--- GIVEN TEXT ---
####

JMF Consulting Group II, Inc. v Beverage Mktg. USA, Inc.

Annotate this Case
[*1] JMF Consulting Group II, Inc. v Beverage Mktg. USA, Inc. 2009 NY Slip Op 50185(U) [22 Misc 3d 1119(A)] Decided on February 4, 2009 Supreme Court, Nassau County Austin, J. Published by New York State Law Reporting Bureau pursuant to Judiciary Law § 431. This opinion is uncorrected and will not be published in the printed Official Reports.

Decided on February 4, 2009
Supreme Court, Nassau County

JMF Consulting Group II, Inc., Plaintiff,

against

Beverage Marketing USA, Inc., Defendant.



11005/08



COUNSEL FOR PLAINTIFF

DLA Piper US LLP

1251 Avenue Of the Americas

New York, New York 10036

COUNSEL FOR DEFENDANT

Kramer, Levin, Naftalis & Frankel, LLP

1177 Avenue of the Americas

New York, New York 10036

Leonard B. Austin, J.

ORDER

Plaintiff moves for summary judgment and, by separate motion, for a protective order.

BACKGROUND

This is an action for breach of a promissory note. Defendant, Beverage Marketing USA, Inc. ("Beverage Marketing"), is a closely held corporation which [*2]produces Arizona Iced Tea. The company is equally owned by the Ferolito family and the Vultaggio family. John Ferolito ("Ferolito") owns 26% of the stock, and 24% is owned by his son, John Ferolito, Jr. ("John Jr."). Don Vultaggio ("Vultaggio") owns 26% of the stock, and his sons, Spencer and Wesley, each own 12% shares.

During 2005 and 2006, Ferolito and Vultaggio loaned over $100 million to the corporation. According to Vultaggio, the purpose of the loans was to meet working capital needs and to allow for capital expenditures. The loans were evidenced by a series of promissory notes which were payable on demand. The borrowing was in equal amounts from entities controlled by the two groups of shareholders. Vultaggio asserts that the parties agreed that "no owner group would make a demand on any of its notes, unless both of the owner groups made such a demand together." (Vultaggio Aff. ¶8).

####

--- STORED DATA ---
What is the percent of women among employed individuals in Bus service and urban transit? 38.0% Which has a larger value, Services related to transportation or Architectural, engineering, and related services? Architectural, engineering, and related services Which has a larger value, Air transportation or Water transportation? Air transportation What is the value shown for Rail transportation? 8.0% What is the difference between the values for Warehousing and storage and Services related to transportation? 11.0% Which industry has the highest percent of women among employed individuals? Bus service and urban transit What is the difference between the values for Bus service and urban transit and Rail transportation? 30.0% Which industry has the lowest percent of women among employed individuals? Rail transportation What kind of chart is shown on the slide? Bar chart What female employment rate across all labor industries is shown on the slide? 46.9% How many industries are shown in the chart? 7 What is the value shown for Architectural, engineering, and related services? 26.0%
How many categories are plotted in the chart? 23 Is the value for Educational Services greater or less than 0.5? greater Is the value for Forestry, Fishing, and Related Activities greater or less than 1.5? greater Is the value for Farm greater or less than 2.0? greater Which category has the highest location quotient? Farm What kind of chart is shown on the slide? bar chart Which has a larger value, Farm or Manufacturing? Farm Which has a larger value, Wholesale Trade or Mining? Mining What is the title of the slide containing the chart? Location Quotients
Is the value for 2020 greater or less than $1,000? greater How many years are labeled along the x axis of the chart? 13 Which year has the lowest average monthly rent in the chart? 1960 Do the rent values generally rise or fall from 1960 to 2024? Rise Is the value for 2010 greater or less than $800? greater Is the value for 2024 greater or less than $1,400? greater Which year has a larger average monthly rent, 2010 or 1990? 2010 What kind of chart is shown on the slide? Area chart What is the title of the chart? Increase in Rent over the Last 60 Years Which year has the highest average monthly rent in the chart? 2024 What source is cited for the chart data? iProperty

####

--- REQUIRED WORK ---
1) Answer these questions from the opinion:
(a) Which court decided the case?
(b) What percentage of the stock does John Ferolito, Jr. own?
(c) In which years did Ferolito and Vultaggio lend money to the corporation?
2) Reproduce verbatim the passage of the opinion between "1177 Avenue of" and "own 12% shares.", inclusive.
The material has no connection to the opinion.

--- COMPLETED EXERCISE ---
1)
(a) Supreme Court, Nassau County
(b) 24%
(c) 2005 and 2006

2)
1177 Avenue of the Americas

New York, New York 10036

Leonard B. Austin, J.

ORDER

Plaintiff moves for summary judgment and, by separate motion, for a protective order.

BACKGROUND

This is an action for breach of a promissory note. Defendant, Beverage Marketing USA, Inc. ("Beverage Marketing"), is a closely held corporation which [*2]produces Arizona Iced Tea. The company is equally owned by the Ferolito family and the Vultaggio family. John Ferolito ("Ferolito") owns 26% of the stock, and 24% is owned by his son, John Ferolito, Jr. ("John Jr."). Don Vultaggio ("Vultaggio") owns 26% of the stock, and his sons, Spencer and Wesley, each own 12% shares.